A former IT administrator at Palo Alto Networks has been charged with tipping off friends in advance of the cloud-computing company’s quarterly earnings announcements as part of an insider trading ring that made more than $7 million in illegal profits.
Federal authorities said Janardhan Nellore was at the center of the ring, using his access to a PAN database and work contacts to obtain highly confidential information about the company’s financial performance, including target and actual billings, bookings, revenue, and growth rate.
“With that inside information, Nellore acted as both a trader and a tipper,” the Department of Justice said in a news release.
Nellore and the four friends who allegedly received and profited from his tips were all charged on Tuesday with civil securities law violations by the U.S. Securities and Exchange Commission.

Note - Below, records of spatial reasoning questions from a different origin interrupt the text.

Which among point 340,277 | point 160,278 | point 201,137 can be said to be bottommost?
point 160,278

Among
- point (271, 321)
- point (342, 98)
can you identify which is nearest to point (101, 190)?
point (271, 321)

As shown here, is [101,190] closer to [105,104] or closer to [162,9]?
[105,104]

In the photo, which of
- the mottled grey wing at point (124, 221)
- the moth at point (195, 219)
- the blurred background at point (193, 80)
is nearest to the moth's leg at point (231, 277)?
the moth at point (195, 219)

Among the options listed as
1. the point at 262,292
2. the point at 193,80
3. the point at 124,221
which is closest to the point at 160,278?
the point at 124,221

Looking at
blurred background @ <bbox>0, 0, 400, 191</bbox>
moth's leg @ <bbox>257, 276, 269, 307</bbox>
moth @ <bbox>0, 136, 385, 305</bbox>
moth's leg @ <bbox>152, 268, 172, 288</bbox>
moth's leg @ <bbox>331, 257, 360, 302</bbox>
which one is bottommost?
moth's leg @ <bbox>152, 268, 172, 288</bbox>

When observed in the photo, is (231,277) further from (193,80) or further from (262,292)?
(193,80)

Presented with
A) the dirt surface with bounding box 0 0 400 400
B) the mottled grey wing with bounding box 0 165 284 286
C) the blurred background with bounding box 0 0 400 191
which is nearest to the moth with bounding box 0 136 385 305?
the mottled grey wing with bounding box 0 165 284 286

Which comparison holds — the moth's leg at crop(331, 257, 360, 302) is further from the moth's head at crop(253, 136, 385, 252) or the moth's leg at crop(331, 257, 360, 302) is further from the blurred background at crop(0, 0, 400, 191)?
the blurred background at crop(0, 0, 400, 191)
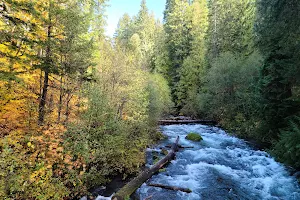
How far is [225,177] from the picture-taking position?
28.2 feet

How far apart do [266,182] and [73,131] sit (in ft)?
25.7

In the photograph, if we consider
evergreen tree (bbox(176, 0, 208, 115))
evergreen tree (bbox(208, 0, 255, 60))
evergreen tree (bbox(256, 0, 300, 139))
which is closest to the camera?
evergreen tree (bbox(256, 0, 300, 139))

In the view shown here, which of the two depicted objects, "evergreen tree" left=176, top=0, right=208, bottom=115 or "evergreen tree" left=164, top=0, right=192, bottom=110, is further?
"evergreen tree" left=164, top=0, right=192, bottom=110

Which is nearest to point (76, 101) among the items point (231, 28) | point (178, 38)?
point (231, 28)

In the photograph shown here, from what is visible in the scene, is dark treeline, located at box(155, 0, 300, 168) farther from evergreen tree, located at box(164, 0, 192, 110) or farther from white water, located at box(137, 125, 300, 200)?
white water, located at box(137, 125, 300, 200)

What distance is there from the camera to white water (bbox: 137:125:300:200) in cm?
713

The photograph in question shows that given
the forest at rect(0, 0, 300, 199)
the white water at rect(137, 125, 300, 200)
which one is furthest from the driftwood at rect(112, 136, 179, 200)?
the forest at rect(0, 0, 300, 199)

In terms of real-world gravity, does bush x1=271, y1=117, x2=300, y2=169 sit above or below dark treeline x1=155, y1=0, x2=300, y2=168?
below

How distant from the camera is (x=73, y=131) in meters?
6.73

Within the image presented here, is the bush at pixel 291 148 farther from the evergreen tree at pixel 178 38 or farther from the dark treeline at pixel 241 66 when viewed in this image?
the evergreen tree at pixel 178 38

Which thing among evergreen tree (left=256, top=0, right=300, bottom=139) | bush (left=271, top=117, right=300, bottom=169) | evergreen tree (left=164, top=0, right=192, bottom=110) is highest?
evergreen tree (left=164, top=0, right=192, bottom=110)

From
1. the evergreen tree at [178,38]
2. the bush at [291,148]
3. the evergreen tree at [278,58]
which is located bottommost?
the bush at [291,148]

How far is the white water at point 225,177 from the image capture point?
7.13m

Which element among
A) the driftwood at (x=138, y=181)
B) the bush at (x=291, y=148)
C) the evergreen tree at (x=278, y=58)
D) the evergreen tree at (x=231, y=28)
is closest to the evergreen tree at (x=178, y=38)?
the evergreen tree at (x=231, y=28)
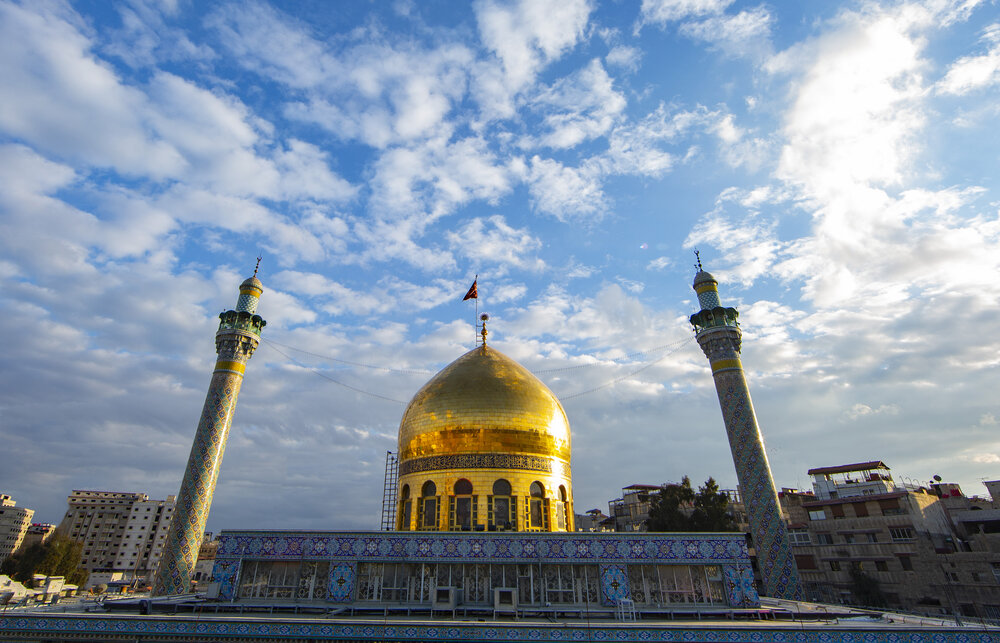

Three of the friends — Sivannarayana Barama, Saber Hussain, and Prasad Malempati — worked in IT for PAN while the fourth, Ganapathi Kunadharaju, is a software engineer who went to college in India with Nellore.
A federal grand jury has also indicted Nellore and Barama on parallel criminal charges.
“The defendants unlawfully made millions of dollars by concocting a complex trading scheme using valuable inside information to profit by trading ahead of authorized disclosures to the investing public,” FBI Special Agent in Charge John F. Bennett said.
Nellore joined PAN as an IT administrator in 2012 and, by 2015, had been promoted to a management position that, according to the SEC, gave him access to the SAP database by which the company determined its quarterly financial results.
“Nellore repeatedly accessed confidential information within the SAP database and other company systems while assisting the financial close process” and passed the information to his friends for the purpose of trading PAN securities, the SEC said in its complaint.
The trading ring allegedly used “straddle” trades, placing call and put options before PAN earnings announcements and selling the options after the announcements, and, at the peak of their scheme in 2017, achieved more than $7 million in illegal profits.